Goal: Give back only the lines from the one with "If we look at" through the last line of the data, exactly as they appear.

Record extracts:
********************

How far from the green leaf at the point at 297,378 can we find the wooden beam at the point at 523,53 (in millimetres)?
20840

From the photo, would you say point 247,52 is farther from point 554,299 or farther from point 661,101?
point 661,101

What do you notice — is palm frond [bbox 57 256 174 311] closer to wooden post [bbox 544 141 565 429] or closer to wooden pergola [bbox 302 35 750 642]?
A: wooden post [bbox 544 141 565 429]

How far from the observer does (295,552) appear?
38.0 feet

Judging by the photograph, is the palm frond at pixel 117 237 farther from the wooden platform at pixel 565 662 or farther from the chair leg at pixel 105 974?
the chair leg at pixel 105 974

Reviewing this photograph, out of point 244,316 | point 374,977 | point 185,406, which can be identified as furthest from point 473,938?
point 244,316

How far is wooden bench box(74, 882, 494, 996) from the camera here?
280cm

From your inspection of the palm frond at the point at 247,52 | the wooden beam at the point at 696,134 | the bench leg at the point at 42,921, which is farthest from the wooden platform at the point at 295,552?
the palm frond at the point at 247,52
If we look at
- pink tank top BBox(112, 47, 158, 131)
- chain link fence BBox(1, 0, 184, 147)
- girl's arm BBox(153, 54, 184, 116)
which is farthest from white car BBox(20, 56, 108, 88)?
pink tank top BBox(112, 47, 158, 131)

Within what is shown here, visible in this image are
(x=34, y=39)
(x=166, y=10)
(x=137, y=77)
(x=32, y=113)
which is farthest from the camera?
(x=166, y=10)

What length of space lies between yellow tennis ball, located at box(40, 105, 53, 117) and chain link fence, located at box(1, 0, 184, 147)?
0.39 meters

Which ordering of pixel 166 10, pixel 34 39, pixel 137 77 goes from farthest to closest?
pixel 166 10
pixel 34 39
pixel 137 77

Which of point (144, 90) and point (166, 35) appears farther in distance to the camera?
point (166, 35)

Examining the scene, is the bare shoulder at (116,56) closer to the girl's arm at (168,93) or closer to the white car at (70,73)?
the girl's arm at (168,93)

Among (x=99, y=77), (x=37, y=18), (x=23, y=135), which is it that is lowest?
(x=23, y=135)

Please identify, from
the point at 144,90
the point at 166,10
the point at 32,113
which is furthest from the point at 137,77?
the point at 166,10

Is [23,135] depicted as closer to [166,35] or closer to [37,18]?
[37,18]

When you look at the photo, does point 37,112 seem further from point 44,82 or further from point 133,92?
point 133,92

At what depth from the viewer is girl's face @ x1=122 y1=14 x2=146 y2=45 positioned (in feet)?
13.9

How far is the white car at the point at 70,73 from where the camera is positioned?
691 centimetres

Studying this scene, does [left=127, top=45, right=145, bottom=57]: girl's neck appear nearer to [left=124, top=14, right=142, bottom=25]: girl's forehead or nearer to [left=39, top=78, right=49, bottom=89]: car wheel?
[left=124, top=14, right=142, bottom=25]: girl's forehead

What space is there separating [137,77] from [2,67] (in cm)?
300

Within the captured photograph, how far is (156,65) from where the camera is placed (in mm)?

********************

Response to the task:
If we look at
- pink tank top BBox(112, 47, 158, 131)
- chain link fence BBox(1, 0, 184, 147)
- girl's arm BBox(153, 54, 184, 116)
which is farthest from white car BBox(20, 56, 108, 88)?
pink tank top BBox(112, 47, 158, 131)

Within what is shown here, visible in this image are
(x=34, y=39)
(x=166, y=10)
(x=137, y=77)
(x=32, y=113)
which is farthest from the camera?
(x=166, y=10)

What length of space lies between yellow tennis ball, located at box(40, 105, 53, 117) and chain link fence, located at box(1, 0, 184, 147)?
0.39 meters

Which ordering of pixel 166 10, pixel 34 39, pixel 137 77 goes from farthest to closest?
pixel 166 10
pixel 34 39
pixel 137 77

Which of point (144, 90) and point (166, 35) appears farther in distance to the camera?
point (166, 35)

Examining the scene, is the bare shoulder at (116,56) closer to the girl's arm at (168,93) or closer to the white car at (70,73)?
the girl's arm at (168,93)

Among (x=99, y=77), (x=37, y=18), (x=23, y=135), which is it that is lowest?
(x=23, y=135)

Please identify, from
the point at 144,90
the point at 166,10
the point at 32,113
which is furthest from the point at 137,77?
the point at 166,10

Is [23,135] depicted as closer to [166,35] or closer to [37,18]?
[37,18]

When you look at the photo, does point 37,112 seem further from point 44,82 or further from point 133,92?
point 133,92

At what depth from the viewer is girl's face @ x1=122 y1=14 x2=146 y2=45 positioned (in feet)?
13.9

How far is the white car at the point at 70,73 from where the camera is positioned?
691 centimetres

Studying this scene, does [left=127, top=45, right=145, bottom=57]: girl's neck appear nearer to [left=124, top=14, right=142, bottom=25]: girl's forehead or nearer to [left=39, top=78, right=49, bottom=89]: car wheel?
[left=124, top=14, right=142, bottom=25]: girl's forehead

What space is there separating [137,77] from [2,67] (in cm)?
300

Within the captured photograph, how far is (156,65) from where the camera is placed (in mm)?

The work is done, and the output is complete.